Challenge:
Lay out everything from the line containing "What distance from the" down to the last of the entries as a Markdown table with the columns Row and Line, one numbered row per line, skipping blank lines.

Scene-based reasoning records
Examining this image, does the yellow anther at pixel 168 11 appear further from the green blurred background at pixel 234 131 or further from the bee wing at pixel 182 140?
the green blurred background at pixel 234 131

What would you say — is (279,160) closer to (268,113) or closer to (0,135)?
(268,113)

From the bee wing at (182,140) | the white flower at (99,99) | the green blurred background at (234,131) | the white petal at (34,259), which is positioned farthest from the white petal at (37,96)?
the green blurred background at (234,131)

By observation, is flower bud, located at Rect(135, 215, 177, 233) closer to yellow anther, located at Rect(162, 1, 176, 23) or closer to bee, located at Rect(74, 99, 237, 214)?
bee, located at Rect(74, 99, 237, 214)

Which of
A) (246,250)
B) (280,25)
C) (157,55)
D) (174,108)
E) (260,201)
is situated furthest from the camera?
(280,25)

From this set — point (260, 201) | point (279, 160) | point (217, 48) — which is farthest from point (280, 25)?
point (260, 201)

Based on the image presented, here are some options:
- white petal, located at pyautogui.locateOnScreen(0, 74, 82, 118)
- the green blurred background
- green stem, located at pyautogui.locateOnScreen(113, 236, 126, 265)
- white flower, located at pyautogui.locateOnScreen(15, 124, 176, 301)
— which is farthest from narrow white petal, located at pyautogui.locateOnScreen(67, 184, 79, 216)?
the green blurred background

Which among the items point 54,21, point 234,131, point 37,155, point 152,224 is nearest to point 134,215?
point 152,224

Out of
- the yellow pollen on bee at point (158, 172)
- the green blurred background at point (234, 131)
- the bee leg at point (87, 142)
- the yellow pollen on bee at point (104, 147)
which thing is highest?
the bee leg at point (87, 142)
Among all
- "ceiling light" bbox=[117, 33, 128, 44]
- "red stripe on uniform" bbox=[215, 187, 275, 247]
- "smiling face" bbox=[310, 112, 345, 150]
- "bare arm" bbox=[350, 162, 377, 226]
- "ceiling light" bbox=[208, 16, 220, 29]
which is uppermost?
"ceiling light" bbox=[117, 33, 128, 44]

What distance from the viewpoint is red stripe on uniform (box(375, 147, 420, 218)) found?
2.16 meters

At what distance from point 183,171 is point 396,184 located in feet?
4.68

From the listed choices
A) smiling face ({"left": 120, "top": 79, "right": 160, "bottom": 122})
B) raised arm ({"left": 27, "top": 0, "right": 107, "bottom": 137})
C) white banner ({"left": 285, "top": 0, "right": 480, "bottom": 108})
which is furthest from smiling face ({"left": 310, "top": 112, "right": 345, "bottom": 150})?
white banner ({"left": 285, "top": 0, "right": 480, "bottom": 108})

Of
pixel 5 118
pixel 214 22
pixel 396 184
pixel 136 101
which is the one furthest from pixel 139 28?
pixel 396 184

Reply to the exercise:
| Row | Line |
|---|---|
| 1 | What distance from the viewpoint is red stripe on uniform (box(375, 147, 420, 218)) found? |
| 2 | 2.16 meters |
| 3 | At what distance from point 183,171 is point 396,184 located in feet? |
| 4 | 4.68 |
| 5 | From the listed choices |
| 6 | A) smiling face ({"left": 120, "top": 79, "right": 160, "bottom": 122}) |
| 7 | B) raised arm ({"left": 27, "top": 0, "right": 107, "bottom": 137}) |
| 8 | C) white banner ({"left": 285, "top": 0, "right": 480, "bottom": 108}) |
| 9 | which is furthest from smiling face ({"left": 310, "top": 112, "right": 345, "bottom": 150})? |
| 10 | white banner ({"left": 285, "top": 0, "right": 480, "bottom": 108}) |
| 11 | Of |
| 12 | pixel 5 118 |
| 13 | pixel 214 22 |
| 14 | pixel 396 184 |
| 15 | pixel 136 101 |
| 16 | which is the one furthest from pixel 139 28? |
| 17 | pixel 396 184 |